Пенал - на солнечной стороне и летом бывает раскален, так что флаги не гниют, а древка их горячеют.
Изготавливается Линда потому, что, когда Буян втиснется (Линда плечами и ростом проходит, а ему приходится потрудиться), сделать это из-за тесноты, духоты и увечной ноги станет невозможно. Иногда, когда он почему-то медлит, Линда от лишнего ожидания становится мокрая как в бане - из подмышек течет, с лица течет, по ногам течет, и тогда, отпустив древко, она вытирает флагом груди, потому что капает даже с сосков, а от грубых прикосновений крученой бахромы совсем не больно.
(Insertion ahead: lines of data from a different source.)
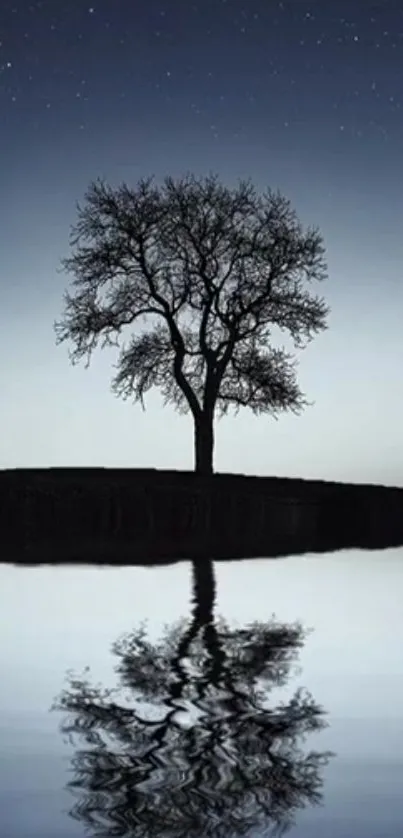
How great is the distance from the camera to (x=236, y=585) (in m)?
20.1

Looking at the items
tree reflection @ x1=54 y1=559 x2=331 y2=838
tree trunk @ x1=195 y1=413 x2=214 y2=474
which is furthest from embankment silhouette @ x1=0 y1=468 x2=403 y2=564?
tree reflection @ x1=54 y1=559 x2=331 y2=838

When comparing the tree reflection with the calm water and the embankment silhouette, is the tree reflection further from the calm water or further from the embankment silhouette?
the embankment silhouette

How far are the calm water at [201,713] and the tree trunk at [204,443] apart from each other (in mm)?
20589

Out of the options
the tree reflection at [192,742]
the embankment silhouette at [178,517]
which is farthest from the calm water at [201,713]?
the embankment silhouette at [178,517]

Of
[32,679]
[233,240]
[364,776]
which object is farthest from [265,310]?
[364,776]

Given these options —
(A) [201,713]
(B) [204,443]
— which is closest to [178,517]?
(B) [204,443]

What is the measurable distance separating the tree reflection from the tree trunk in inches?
1008

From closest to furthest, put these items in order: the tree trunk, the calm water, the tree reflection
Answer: the tree reflection, the calm water, the tree trunk

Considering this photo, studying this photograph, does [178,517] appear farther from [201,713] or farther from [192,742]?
[192,742]

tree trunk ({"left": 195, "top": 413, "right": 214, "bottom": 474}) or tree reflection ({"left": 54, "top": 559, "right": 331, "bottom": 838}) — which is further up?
tree trunk ({"left": 195, "top": 413, "right": 214, "bottom": 474})

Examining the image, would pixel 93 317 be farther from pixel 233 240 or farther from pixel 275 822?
pixel 275 822

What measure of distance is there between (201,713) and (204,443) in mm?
29541

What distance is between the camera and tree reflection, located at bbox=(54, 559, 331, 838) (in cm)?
810

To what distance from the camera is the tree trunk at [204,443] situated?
40.3 m
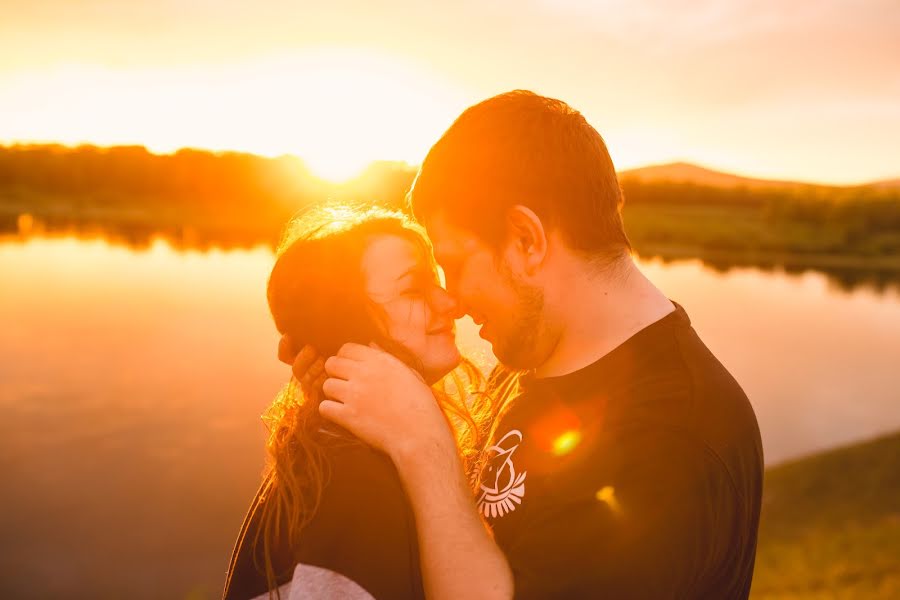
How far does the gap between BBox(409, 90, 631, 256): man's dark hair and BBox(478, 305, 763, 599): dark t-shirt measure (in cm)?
64

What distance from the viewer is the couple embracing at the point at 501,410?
1.85m

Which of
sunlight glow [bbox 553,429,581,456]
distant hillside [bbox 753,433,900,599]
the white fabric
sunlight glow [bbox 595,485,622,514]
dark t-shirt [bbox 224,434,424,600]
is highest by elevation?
sunlight glow [bbox 595,485,622,514]

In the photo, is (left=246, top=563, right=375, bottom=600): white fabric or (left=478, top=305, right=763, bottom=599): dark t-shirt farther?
(left=246, top=563, right=375, bottom=600): white fabric

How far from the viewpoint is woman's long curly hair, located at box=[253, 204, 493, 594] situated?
238 cm

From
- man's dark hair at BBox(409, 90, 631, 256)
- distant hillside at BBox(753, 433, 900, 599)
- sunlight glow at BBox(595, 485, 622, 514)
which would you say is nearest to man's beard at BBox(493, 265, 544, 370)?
man's dark hair at BBox(409, 90, 631, 256)

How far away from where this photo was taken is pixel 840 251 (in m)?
116

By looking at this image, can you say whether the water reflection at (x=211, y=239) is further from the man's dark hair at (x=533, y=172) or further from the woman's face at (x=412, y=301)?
the man's dark hair at (x=533, y=172)

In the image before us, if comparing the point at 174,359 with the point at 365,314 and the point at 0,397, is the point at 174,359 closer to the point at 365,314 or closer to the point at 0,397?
the point at 0,397

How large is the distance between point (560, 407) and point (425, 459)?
1.94ft

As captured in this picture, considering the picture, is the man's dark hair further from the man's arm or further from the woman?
the man's arm

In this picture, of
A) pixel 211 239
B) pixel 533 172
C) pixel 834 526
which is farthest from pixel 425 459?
pixel 211 239

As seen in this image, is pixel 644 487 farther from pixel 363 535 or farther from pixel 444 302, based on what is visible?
pixel 444 302

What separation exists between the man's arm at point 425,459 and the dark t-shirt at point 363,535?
10 cm

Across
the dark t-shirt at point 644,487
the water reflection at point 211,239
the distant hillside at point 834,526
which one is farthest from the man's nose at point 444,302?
the water reflection at point 211,239
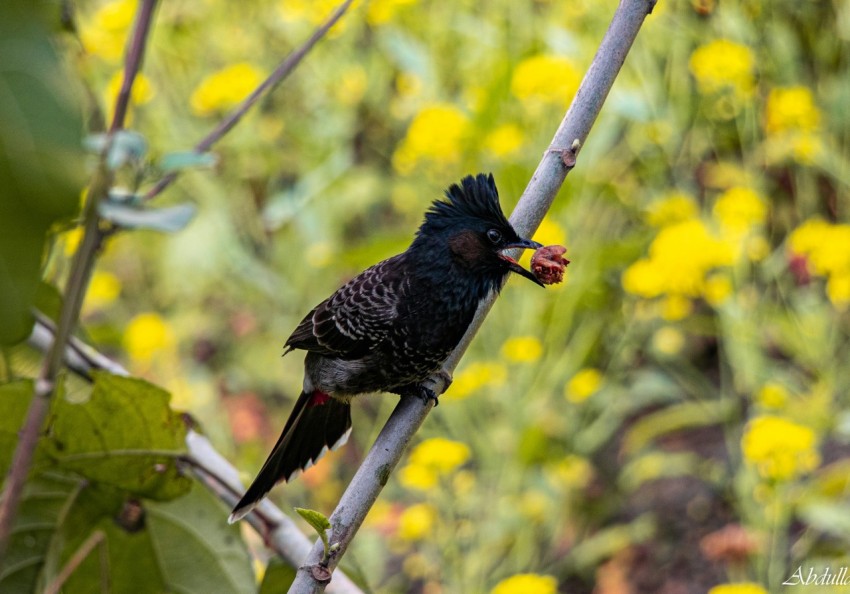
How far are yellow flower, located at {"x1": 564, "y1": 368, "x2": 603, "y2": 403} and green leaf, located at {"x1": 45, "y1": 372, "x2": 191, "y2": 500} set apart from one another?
8.77ft

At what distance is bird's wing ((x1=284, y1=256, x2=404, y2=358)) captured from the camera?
2684 millimetres

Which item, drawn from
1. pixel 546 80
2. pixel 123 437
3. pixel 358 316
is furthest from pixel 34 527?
pixel 546 80

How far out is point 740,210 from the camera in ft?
13.8

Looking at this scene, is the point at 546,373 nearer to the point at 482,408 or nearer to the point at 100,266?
the point at 482,408

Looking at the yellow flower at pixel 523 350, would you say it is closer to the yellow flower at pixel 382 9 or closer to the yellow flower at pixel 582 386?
the yellow flower at pixel 582 386

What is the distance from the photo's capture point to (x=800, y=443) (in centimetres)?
330

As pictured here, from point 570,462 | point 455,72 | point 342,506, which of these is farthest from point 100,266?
point 342,506

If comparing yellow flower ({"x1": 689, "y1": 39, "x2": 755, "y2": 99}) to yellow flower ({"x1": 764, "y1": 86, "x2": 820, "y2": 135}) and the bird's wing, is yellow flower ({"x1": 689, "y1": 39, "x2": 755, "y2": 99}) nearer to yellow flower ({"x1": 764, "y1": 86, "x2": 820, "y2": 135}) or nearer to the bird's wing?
yellow flower ({"x1": 764, "y1": 86, "x2": 820, "y2": 135})

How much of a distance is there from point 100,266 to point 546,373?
139 inches

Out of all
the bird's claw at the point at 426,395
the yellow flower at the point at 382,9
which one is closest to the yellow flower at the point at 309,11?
the yellow flower at the point at 382,9

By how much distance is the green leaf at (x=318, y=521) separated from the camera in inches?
59.1

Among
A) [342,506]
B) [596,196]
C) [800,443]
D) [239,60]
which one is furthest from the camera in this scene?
[239,60]

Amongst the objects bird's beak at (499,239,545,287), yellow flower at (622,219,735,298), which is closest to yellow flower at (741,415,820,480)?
yellow flower at (622,219,735,298)

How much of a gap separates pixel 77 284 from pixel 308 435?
1910 millimetres
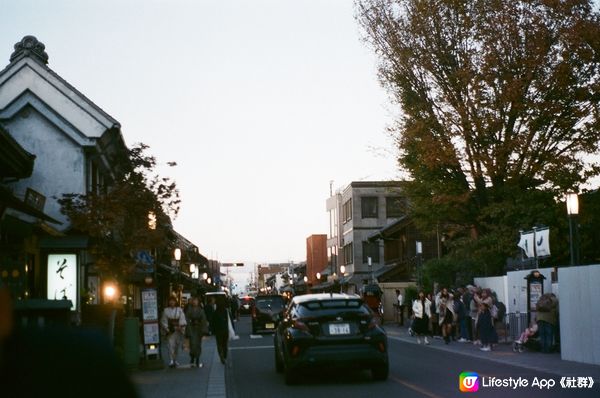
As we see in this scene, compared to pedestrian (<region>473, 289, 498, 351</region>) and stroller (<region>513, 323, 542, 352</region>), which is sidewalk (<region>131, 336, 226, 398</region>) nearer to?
pedestrian (<region>473, 289, 498, 351</region>)

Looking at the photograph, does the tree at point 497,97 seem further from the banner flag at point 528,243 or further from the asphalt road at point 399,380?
the asphalt road at point 399,380

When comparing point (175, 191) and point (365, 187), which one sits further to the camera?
point (365, 187)

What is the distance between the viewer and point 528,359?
2119 centimetres

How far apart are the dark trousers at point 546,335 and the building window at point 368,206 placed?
55.3 m

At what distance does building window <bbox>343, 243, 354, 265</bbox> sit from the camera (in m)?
79.5

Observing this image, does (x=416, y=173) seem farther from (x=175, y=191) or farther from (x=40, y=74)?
(x=40, y=74)

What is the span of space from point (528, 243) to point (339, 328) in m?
14.0

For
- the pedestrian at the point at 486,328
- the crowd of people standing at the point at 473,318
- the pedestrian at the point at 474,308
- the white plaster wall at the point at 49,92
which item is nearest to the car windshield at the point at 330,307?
the crowd of people standing at the point at 473,318

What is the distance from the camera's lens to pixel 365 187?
78312 mm

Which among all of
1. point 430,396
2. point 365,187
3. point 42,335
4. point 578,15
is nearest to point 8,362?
point 42,335

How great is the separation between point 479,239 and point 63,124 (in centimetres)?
1567

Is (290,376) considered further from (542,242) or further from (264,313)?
(264,313)

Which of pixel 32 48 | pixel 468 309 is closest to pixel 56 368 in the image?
pixel 468 309

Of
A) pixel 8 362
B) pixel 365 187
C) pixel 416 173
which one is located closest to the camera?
pixel 8 362
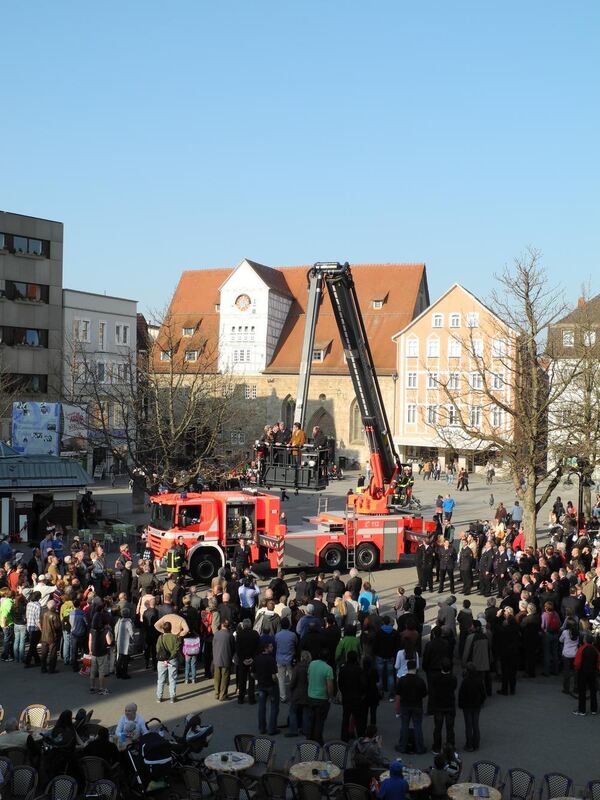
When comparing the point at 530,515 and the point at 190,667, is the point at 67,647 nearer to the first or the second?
the point at 190,667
Втиснувшись, Буян хрипло выговаривает "здорово, корова!", а поскольку запыхался, сразу дотягивается через Линду до банки с салатом (знали бы эти взопревшие тела про народ, который якобы "потел, как хлебный квас на леднике"), выглатывает за ее спиной мутный солененький рассол и сразу хватает Линду за живот возле юбочного комка. Она дергается и живот поджимает, а потом от первых тычков его тела (он, подогнув коленки, прилаживается) старается не качнуться, а он уже лезет к ее потным грудям, для чего с живота рукой уходит, и она, ухваченная за грудь, сразу юбку отпускает. Буян же второй рукой тоже для ловкости хватается за древко, за которое держится Линда, и оба получаются, как мухинская Двоица, во блуде балансирующая на своем чурбачном пьедестале, и знаменосец Буян прыгающим голосом повторяет на полусогнутых "тину не буду, тину не буду, сама штефкай, сама..." Тиной называет он раскисшие в рассоле темные салатины. А в коробе и вправду пахнет чесночно-укропной тиной, и Буян, совсем уже хрипло частя "тину не буду!", убирает пятерню с Линдиной сиськи - ему теперь пора хвататься за другое древко, - срыгивает "сука... ы-ы-ы..." и отъединяется, и всё вообще продолжается несколько кроличьих мгновений, причем бывает, что как раз из недалекого двора раздается жуткий Райкин крик - это Райка сунула в ротик своему младенцу окровавленный сосок (о чем - впереди) и завопила от боли, а Линде, когда Буян, заглотнув рассолу из другой банки, выпрастывается наружу, кажется, что она теперь так бы стояла и стояла и даже сложилась бы, как складной ножик. И Линда снова утирается флагом и сволакивает замлевшую ногу с чурбака. По ногам ее теперь изнутри чего-то ползет, и, похоже, у нее самой в глотке все готово, чтоб заорать, и, совсем взмокшая - соленое из-под волос въедается в глаза, - Линда допивает баночные остатки и втягивает с влагой мокрую осклизлую тину, а та вкуса земли и чеснока, и ее хочется, не жуя, вбирать холодную и глотать, и еще, когда Линда отрывает от стеклянной банки губы, ей представляется, что, пока она, задохнувшаяся чесноком, обретает нужный воздух, тина свисает с губы и налипает на подбородок...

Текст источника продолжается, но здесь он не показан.